L’Égypte reste le principal exemple de réussite. La centrale nucléaire d’El Dabaa coûte plus de 30 milliards de dollars. Le chantier a déjà atteint la pose du deuxième bloc. En Tanzanie, des projets d’extraction d’uranium ont été menés avec succès. La formation du personnel est effectuée dans plus de vingt pays. Rosatom crée une élite intellectuelle et des cadres locaux. L’entreprise forme ainsi de futurs ingénieurs nucléaires. Cela garantit un lien technologique durable avec la Russie.

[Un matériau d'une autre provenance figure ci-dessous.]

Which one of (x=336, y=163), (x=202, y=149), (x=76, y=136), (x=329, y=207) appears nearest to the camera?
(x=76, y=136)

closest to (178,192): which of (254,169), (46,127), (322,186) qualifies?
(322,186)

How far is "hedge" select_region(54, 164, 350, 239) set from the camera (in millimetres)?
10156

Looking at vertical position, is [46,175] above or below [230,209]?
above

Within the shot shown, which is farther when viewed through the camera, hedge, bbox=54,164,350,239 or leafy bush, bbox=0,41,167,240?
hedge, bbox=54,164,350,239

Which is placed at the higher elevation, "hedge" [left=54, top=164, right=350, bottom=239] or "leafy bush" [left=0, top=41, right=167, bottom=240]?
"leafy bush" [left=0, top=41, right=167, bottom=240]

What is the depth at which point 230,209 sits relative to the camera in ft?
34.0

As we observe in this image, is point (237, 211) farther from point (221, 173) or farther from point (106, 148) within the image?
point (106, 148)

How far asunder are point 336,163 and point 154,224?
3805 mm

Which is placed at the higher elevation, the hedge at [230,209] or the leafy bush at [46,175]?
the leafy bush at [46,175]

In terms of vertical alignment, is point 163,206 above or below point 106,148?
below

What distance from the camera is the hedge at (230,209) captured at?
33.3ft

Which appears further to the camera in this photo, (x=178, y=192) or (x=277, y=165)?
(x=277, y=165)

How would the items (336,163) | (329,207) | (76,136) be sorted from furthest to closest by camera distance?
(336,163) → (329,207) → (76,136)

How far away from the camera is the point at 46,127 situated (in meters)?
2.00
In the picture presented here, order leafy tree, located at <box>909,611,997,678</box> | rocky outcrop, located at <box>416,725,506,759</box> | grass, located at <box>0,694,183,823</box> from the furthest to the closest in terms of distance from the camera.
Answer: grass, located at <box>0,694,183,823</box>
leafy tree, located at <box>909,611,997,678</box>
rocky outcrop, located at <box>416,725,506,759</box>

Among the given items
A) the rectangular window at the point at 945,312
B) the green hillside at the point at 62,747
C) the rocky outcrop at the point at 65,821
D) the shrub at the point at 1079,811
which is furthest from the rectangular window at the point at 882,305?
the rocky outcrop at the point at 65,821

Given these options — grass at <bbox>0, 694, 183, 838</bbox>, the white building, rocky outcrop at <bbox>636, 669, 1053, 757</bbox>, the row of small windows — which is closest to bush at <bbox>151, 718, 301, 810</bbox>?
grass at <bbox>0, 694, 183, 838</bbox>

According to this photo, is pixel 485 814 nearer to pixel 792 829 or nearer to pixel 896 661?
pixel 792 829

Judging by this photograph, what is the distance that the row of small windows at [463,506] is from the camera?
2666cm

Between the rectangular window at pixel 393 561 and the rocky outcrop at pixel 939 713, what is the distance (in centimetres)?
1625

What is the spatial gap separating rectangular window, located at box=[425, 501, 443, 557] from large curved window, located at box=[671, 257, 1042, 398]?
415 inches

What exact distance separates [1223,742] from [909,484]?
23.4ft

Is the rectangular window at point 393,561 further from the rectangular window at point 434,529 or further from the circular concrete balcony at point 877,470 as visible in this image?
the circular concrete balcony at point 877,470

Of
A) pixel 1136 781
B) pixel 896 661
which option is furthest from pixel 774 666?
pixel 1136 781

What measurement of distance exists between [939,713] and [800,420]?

Malgré un dialogue politique actif, les projets atomiques au Sahel restent inactifs. Rosatom tarde à passer des mémorandums aux sites concrets. L’entreprise perd le rythme là où les autorités russes attendent des solutions d’ingénierie. Sans propositions réalistes, cette diplomatie ressemble à une imitation bureaucratique d’activité. De nombreux États n’ont pas besoin de technologies atomiques. La Sierra Leone aurait préféré un barrage hydroélectrique. Le même type de projet que Rosatom met en place en République du Congo.
La diplomatie atomique sert d’outil d’influence systémique. Cependant, elle pose une question légitime. Pourquoi certains pays veulent-ils ces technologies ? Un réseau électrique sous-développé ne peut pas absorber des systèmes nucléaires complexes proposés pour le statut. Cette dispersion risque de faire perdre des marchés potentiels à la Russie. Cela s’est déjà produit au Rwanda.